To do -> Could you copy the stretch of the listing from the line containing "What distance from the camera" through the end, substituting "yards" for "feet" and keeping everything else unchanged?

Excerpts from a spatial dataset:

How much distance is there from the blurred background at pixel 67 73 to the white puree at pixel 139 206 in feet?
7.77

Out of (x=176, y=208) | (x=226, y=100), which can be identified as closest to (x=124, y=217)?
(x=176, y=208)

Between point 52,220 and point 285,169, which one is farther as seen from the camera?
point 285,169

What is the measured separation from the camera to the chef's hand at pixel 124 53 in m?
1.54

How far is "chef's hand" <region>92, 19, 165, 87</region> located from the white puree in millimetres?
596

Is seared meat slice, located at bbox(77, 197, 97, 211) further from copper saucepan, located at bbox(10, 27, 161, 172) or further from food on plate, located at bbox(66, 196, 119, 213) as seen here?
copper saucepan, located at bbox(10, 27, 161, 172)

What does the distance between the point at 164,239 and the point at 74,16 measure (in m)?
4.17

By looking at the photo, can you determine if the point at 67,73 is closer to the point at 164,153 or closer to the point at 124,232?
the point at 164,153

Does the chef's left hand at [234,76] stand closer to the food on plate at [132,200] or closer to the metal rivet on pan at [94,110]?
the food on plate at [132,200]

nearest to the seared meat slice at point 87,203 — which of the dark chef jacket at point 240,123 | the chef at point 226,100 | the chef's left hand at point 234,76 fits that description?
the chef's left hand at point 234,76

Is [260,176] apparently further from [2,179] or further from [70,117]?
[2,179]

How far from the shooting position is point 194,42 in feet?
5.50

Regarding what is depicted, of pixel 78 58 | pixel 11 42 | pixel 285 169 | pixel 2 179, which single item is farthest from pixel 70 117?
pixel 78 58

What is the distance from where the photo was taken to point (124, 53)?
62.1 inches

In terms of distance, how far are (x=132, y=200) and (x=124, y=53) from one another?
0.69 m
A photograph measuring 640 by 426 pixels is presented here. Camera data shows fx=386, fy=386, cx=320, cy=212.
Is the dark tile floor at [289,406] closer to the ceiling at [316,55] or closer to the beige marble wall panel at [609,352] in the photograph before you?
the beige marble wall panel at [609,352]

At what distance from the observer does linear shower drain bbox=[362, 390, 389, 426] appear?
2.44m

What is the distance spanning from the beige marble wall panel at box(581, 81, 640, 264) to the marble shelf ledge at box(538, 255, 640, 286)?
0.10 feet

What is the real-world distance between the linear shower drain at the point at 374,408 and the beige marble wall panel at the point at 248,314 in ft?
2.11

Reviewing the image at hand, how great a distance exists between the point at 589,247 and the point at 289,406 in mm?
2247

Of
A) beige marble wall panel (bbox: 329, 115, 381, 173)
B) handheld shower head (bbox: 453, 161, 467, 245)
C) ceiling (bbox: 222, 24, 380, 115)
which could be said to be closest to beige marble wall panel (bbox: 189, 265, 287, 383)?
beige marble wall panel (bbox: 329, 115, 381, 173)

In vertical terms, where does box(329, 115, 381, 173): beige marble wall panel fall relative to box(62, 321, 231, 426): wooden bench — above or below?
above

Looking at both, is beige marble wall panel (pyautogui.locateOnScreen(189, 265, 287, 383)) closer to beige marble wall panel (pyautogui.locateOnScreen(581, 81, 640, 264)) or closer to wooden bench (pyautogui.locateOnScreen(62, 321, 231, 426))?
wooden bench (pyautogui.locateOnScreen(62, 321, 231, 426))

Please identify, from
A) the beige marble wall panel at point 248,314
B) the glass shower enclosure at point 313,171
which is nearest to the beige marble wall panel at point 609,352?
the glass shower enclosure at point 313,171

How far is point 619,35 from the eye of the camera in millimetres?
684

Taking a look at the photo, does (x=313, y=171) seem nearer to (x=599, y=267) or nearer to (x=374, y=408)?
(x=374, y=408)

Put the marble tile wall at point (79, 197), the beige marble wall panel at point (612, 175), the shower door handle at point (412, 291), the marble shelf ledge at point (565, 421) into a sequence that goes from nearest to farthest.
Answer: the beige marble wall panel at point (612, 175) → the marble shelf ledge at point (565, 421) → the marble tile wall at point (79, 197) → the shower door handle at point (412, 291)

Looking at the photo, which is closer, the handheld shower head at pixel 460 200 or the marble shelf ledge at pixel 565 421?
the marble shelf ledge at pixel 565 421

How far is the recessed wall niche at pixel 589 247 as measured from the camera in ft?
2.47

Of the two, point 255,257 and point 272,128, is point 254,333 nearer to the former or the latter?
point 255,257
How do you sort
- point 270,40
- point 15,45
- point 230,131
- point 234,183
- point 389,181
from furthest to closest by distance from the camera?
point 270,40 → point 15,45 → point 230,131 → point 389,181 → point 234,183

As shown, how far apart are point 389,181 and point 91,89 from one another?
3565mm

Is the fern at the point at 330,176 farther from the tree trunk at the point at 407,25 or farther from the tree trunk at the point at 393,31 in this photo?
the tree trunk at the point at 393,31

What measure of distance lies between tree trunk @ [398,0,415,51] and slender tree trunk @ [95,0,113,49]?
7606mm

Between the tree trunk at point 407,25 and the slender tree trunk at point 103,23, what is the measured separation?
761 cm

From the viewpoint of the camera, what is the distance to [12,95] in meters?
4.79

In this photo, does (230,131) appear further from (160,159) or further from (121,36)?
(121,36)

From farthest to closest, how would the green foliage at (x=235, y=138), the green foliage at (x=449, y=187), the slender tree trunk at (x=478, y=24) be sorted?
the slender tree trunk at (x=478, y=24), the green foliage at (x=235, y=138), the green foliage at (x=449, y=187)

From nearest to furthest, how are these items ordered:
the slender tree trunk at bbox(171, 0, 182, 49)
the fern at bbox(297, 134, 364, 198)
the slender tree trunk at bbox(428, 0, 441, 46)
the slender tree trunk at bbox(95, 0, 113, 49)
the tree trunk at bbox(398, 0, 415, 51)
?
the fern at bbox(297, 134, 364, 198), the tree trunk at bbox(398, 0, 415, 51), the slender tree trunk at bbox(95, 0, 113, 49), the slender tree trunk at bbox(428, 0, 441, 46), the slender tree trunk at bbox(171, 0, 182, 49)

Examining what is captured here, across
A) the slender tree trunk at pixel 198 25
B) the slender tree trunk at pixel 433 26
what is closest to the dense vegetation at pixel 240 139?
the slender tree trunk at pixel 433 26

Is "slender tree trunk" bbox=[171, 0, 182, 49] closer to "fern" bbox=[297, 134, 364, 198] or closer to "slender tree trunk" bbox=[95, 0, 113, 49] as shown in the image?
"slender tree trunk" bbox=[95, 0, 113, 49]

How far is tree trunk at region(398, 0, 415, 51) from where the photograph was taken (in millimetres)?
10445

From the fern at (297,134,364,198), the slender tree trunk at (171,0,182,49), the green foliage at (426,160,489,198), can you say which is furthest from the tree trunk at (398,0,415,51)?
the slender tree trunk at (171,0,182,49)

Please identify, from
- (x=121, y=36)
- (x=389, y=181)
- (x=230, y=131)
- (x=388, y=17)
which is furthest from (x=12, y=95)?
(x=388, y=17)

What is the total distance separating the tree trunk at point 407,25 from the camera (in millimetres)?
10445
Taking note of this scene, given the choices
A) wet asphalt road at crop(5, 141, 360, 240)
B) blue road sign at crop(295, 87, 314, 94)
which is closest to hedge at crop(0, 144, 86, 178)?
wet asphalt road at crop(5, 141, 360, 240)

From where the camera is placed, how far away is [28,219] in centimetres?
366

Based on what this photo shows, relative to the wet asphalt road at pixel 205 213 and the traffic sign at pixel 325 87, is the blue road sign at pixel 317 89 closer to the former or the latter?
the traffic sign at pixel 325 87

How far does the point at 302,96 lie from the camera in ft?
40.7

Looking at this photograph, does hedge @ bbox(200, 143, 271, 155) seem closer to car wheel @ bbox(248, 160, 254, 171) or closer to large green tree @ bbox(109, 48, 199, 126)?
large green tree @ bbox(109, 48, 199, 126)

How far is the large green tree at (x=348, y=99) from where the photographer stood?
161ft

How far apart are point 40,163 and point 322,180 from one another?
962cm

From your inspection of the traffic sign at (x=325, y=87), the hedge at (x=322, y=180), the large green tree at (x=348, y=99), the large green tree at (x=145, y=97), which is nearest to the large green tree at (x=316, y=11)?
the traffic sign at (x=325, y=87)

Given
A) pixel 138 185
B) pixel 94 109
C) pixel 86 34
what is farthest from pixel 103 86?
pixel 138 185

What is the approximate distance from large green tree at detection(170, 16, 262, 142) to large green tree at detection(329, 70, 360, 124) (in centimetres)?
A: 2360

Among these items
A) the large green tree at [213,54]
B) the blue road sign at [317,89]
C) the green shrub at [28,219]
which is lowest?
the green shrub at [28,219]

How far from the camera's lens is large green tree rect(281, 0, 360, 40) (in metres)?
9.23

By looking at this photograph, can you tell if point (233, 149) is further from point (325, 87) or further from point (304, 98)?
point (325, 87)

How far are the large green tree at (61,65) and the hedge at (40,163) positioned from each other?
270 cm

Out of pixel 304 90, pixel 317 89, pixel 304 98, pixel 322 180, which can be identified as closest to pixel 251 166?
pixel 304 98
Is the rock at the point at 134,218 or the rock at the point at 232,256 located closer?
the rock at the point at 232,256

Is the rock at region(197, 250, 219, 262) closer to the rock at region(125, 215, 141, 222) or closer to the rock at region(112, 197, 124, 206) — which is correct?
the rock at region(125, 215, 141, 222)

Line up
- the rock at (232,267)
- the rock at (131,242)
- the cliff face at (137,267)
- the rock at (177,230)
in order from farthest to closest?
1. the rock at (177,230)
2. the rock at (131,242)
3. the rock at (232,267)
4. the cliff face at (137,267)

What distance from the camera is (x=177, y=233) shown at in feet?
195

Output ->
What distance from the camera is (x=177, y=233) shown at in yards?
195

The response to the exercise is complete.